## Task
In the data below, the answer is the run of lines from the line containing "Professional Tool Box" through the line containing "USB 2 in 1 Heat", both included; print it exactly and nothing else.

Excerpted data Block Start

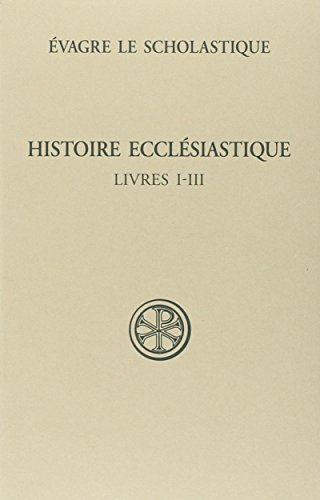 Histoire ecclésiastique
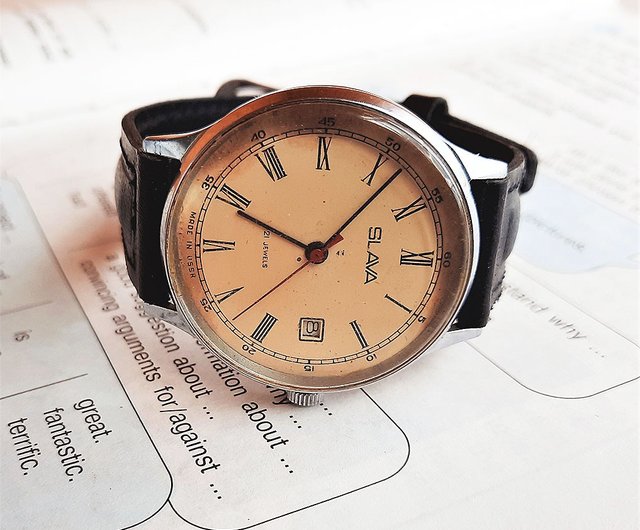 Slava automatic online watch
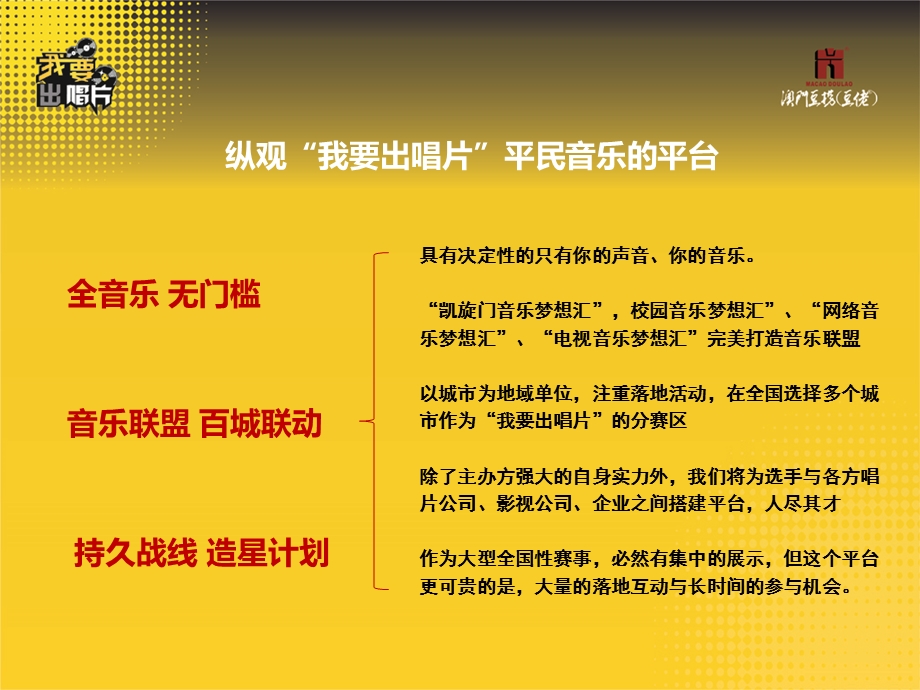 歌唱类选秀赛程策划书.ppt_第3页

Excerpted data Block End
Excerpted data Block Start

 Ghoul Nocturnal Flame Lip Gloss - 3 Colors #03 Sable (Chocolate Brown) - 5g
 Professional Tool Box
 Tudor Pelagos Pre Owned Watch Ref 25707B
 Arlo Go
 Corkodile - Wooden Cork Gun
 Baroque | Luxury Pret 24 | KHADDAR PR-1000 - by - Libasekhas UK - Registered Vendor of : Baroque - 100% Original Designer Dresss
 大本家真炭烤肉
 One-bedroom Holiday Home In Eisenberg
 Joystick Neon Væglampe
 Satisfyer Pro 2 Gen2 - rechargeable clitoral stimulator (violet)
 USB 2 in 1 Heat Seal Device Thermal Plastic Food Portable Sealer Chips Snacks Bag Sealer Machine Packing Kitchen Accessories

Excerpted data Block End
Excerpted data Block Start

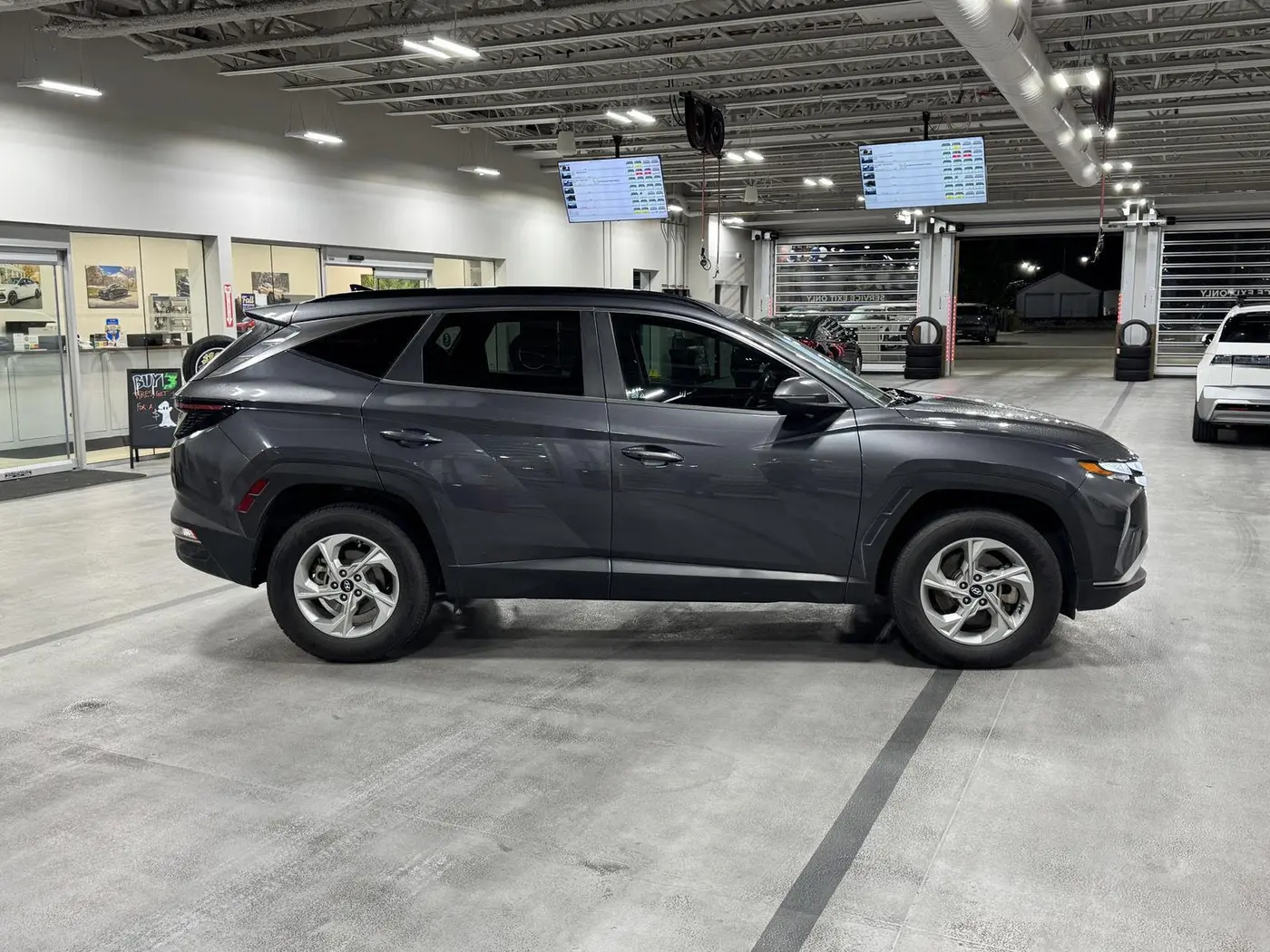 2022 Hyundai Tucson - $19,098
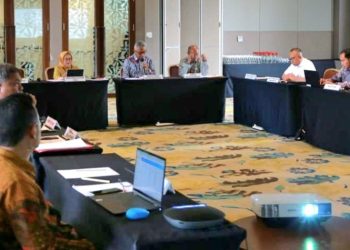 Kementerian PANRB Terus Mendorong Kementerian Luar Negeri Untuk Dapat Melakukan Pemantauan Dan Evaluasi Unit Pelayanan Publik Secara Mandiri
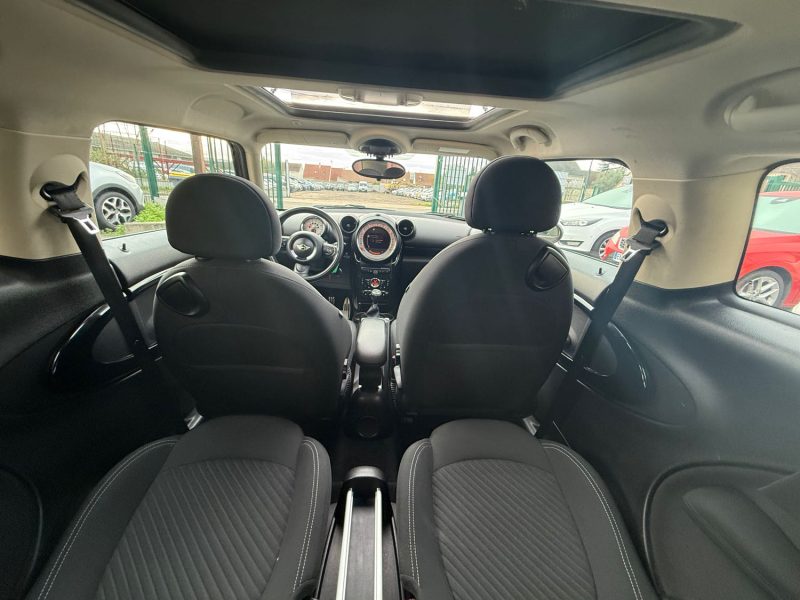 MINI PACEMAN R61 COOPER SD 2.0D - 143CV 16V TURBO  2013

Excerpted data Block End

## Solution to the problem
 Professional Tool Box
 Tudor Pelagos Pre Owned Watch Ref 25707B
 Arlo Go
 Corkodile - Wooden Cork Gun
 Baroque | Luxury Pret 24 | KHADDAR PR-1000 - by - Libasekhas UK - Registered Vendor of : Baroque - 100% Original Designer Dresss
 大本家真炭烤肉
 One-bedroom Holiday Home In Eisenberg
 Joystick Neon Væglampe
 Satisfyer Pro 2 Gen2 - rechargeable clitoral stimulator (violet)
 USB 2 in 1 Heat Seal Device Thermal Plastic Food Portable Sealer Chips Snacks Bag Sealer Machine Packing Kitchen Accessories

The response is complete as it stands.